[start of Record excerpts]

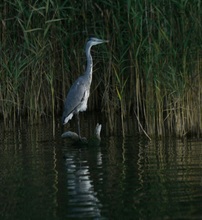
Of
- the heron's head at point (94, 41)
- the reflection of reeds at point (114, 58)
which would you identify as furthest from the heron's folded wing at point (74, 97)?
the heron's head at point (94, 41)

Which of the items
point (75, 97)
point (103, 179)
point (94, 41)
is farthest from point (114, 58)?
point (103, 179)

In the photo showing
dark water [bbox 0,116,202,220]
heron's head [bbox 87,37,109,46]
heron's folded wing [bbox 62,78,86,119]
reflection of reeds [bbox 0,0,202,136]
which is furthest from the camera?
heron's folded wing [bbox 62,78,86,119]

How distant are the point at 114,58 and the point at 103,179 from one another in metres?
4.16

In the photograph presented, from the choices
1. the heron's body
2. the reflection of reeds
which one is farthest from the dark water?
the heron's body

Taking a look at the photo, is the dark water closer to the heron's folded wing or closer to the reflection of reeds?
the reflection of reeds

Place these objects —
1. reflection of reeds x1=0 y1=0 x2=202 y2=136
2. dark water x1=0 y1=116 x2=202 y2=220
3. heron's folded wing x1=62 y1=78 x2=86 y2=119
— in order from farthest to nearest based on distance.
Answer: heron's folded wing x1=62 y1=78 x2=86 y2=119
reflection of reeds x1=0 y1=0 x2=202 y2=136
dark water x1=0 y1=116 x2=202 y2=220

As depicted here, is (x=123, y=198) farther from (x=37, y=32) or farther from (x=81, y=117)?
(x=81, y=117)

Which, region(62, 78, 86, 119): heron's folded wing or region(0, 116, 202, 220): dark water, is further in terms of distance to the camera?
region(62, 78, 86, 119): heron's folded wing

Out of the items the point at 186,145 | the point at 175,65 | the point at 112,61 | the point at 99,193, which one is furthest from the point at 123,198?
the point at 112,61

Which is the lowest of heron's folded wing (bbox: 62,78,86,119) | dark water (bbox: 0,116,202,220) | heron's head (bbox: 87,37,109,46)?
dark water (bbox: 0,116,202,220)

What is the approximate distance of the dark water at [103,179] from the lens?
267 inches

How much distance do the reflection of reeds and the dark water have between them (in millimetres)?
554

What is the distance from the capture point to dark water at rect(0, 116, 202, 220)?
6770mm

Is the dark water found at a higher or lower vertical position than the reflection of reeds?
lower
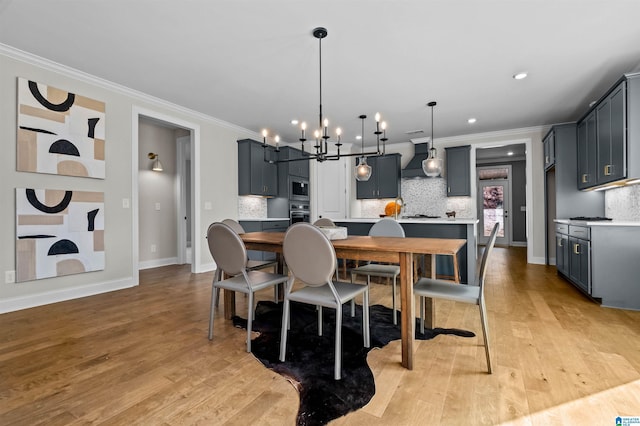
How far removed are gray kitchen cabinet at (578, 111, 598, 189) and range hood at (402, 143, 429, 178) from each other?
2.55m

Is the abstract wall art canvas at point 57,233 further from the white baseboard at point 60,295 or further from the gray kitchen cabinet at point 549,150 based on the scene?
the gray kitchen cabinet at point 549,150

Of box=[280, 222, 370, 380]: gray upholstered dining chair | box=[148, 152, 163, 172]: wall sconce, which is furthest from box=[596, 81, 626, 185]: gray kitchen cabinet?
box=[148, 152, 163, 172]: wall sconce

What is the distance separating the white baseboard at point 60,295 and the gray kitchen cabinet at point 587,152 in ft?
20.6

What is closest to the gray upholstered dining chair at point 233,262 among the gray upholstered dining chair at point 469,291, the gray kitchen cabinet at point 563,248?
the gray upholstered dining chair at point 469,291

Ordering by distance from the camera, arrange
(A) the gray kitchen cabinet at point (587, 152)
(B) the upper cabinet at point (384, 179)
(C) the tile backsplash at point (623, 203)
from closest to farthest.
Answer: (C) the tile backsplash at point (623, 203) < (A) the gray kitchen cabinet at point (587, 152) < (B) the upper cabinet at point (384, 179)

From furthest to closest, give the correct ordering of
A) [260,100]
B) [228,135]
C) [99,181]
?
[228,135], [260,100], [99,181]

[end of Record excerpts]
[start of Record excerpts]

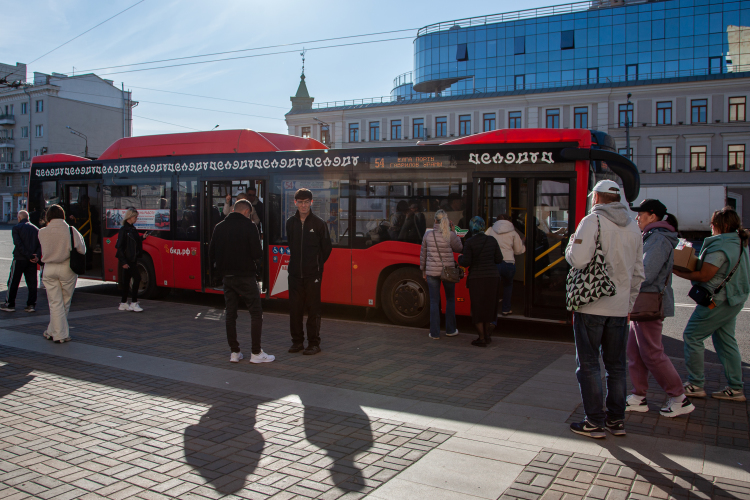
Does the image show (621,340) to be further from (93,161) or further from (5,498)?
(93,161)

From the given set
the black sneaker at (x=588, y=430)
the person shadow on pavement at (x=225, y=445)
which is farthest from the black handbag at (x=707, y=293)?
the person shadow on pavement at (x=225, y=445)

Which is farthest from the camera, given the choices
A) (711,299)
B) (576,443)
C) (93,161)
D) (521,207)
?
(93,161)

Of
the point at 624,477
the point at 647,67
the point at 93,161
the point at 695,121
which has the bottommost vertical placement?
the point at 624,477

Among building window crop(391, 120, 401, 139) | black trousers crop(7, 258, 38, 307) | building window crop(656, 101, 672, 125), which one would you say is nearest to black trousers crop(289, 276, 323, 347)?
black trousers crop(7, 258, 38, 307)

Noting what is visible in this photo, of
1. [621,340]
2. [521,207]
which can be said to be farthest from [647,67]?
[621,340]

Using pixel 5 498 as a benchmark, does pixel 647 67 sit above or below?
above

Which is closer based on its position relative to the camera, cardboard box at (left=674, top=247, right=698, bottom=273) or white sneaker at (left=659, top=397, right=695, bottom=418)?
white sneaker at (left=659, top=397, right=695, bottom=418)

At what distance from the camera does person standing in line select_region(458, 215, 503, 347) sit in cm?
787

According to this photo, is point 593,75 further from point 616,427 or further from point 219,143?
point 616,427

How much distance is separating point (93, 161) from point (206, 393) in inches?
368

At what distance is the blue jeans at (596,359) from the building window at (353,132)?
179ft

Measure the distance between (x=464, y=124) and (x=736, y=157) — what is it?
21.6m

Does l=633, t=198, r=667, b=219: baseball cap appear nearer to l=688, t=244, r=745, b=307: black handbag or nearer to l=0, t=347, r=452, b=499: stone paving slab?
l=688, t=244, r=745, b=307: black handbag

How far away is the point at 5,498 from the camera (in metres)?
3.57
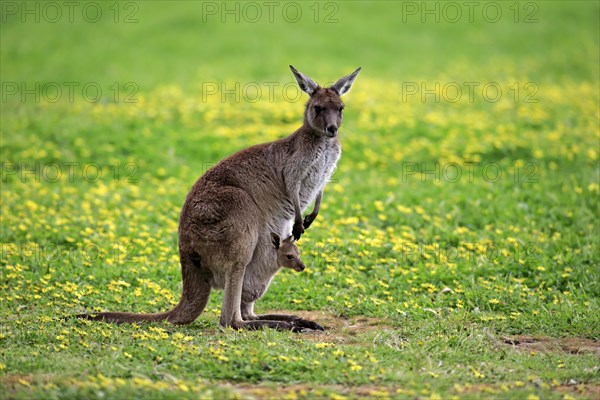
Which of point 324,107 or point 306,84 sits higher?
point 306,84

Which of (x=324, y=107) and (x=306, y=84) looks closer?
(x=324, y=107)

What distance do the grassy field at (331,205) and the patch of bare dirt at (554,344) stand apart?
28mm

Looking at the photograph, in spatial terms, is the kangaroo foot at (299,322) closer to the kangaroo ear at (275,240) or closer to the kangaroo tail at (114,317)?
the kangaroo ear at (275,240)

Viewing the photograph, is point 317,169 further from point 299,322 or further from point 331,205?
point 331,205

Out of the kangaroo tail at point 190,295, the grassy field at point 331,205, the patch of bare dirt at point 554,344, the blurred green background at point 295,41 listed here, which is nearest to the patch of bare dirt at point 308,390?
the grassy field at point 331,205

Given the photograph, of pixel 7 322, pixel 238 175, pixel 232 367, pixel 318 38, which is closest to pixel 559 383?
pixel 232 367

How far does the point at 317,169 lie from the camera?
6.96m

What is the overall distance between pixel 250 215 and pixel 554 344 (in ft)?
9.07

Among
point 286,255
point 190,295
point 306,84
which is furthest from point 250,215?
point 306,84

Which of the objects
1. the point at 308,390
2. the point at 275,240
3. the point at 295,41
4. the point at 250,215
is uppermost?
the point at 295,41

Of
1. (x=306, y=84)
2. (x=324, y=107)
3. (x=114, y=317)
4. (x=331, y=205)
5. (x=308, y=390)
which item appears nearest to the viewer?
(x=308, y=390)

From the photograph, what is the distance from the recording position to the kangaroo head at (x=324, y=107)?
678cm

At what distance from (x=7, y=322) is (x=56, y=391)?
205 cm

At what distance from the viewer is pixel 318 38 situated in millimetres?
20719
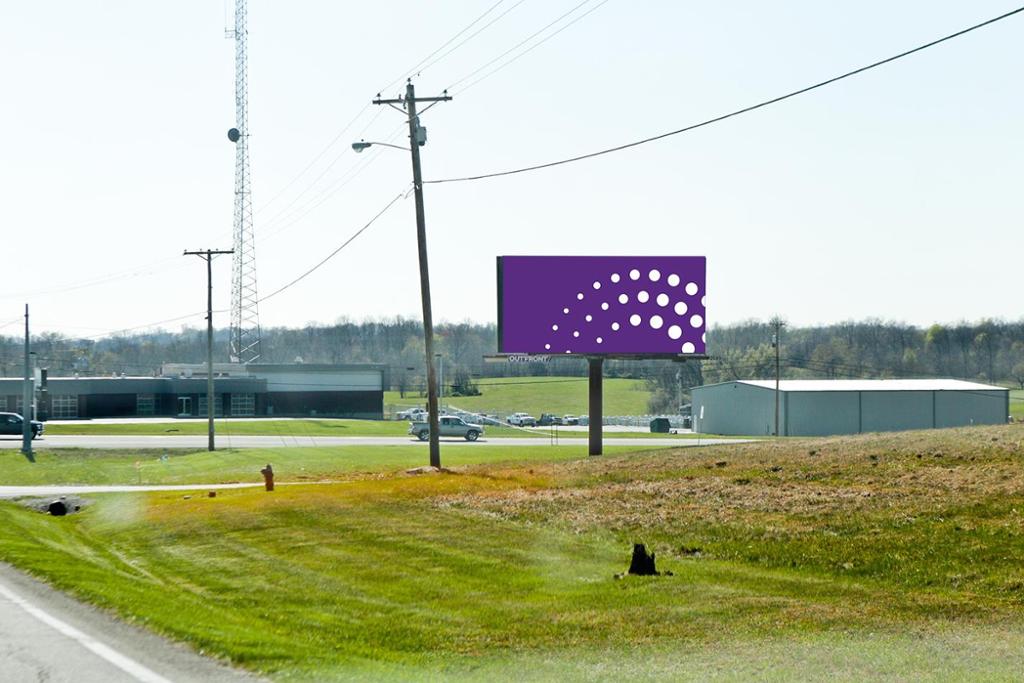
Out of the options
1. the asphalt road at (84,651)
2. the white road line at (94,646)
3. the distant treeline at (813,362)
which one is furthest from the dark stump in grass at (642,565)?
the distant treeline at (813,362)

[end of Record excerpts]
[start of Record excerpts]

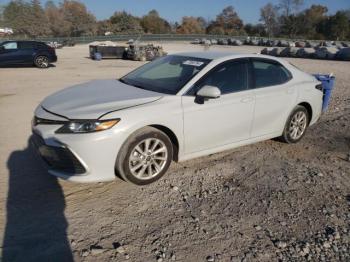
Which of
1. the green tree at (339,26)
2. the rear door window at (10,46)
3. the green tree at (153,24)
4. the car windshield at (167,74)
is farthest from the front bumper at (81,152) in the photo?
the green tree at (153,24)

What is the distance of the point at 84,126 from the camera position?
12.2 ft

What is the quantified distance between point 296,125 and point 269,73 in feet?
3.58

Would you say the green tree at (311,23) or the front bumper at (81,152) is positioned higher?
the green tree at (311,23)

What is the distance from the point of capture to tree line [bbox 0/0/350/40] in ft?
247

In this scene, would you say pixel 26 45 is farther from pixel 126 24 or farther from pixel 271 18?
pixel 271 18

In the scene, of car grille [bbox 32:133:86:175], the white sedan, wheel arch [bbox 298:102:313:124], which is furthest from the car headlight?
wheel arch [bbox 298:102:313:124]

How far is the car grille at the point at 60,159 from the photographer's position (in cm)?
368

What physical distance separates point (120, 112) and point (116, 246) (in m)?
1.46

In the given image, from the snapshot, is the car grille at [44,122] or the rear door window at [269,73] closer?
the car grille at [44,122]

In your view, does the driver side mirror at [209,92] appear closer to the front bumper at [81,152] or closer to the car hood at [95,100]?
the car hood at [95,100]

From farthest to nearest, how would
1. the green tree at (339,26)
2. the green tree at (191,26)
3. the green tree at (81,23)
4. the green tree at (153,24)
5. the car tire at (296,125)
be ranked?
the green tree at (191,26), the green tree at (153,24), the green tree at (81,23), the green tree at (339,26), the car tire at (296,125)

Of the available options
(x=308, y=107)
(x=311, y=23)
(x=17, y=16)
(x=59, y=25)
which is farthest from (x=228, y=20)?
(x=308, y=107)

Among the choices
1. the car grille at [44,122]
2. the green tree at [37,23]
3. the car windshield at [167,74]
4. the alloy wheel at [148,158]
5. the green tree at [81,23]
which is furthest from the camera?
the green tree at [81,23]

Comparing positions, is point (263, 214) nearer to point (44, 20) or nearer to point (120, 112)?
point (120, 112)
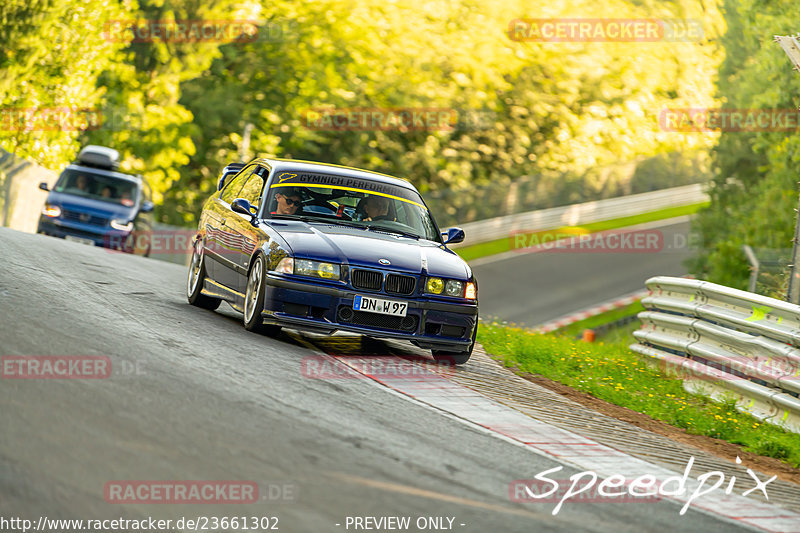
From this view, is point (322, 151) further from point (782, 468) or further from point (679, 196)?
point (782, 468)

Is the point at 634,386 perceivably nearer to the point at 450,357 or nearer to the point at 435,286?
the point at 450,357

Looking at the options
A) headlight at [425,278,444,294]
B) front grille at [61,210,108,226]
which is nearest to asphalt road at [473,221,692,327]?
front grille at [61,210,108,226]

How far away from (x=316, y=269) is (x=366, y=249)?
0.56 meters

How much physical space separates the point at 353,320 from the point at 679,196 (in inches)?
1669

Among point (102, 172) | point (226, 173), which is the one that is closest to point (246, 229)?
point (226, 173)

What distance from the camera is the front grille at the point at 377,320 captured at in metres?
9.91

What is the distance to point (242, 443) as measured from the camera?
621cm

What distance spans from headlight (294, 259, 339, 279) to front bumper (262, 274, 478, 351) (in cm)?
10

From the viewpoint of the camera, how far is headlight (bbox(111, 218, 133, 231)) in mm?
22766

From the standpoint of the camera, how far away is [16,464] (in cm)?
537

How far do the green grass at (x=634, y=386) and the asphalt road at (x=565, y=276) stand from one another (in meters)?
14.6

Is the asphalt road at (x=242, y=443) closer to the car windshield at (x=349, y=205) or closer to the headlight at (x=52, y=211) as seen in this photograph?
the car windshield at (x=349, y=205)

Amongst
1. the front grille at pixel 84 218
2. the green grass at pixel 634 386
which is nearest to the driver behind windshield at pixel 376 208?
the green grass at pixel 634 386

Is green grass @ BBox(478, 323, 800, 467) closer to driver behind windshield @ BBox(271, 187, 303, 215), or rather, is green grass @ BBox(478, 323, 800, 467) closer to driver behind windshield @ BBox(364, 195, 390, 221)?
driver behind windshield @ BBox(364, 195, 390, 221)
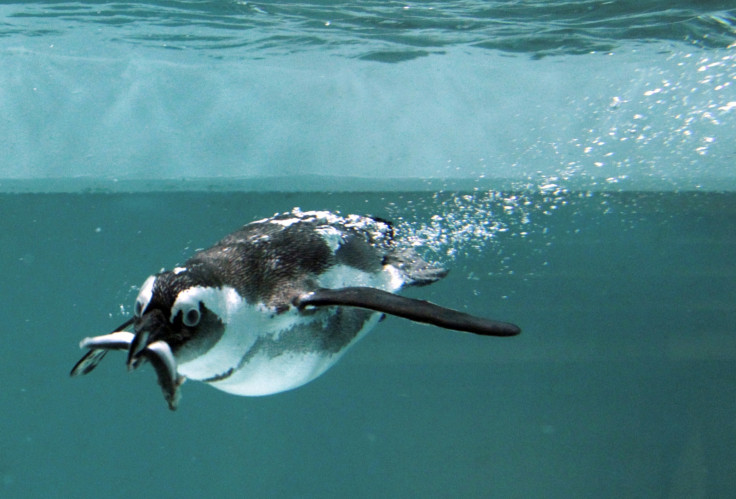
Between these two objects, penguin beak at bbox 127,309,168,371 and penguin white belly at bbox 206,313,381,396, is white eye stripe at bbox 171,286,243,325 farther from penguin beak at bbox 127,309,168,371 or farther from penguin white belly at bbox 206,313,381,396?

[end of Record excerpts]

Prompt:
Output as a JSON list of strings the lines from the line with "Looking at the options" up to and including the line with "0.56 meters", one string per line, with blank lines omitted.

Task result:
[
  "Looking at the options",
  "A) headlight at [425,278,444,294]",
  "B) front grille at [61,210,108,226]",
  "which is nearest to asphalt road at [473,221,692,327]?",
  "front grille at [61,210,108,226]",
  "How far away from (x=316, y=269) is (x=366, y=249)?",
  "0.56 meters"
]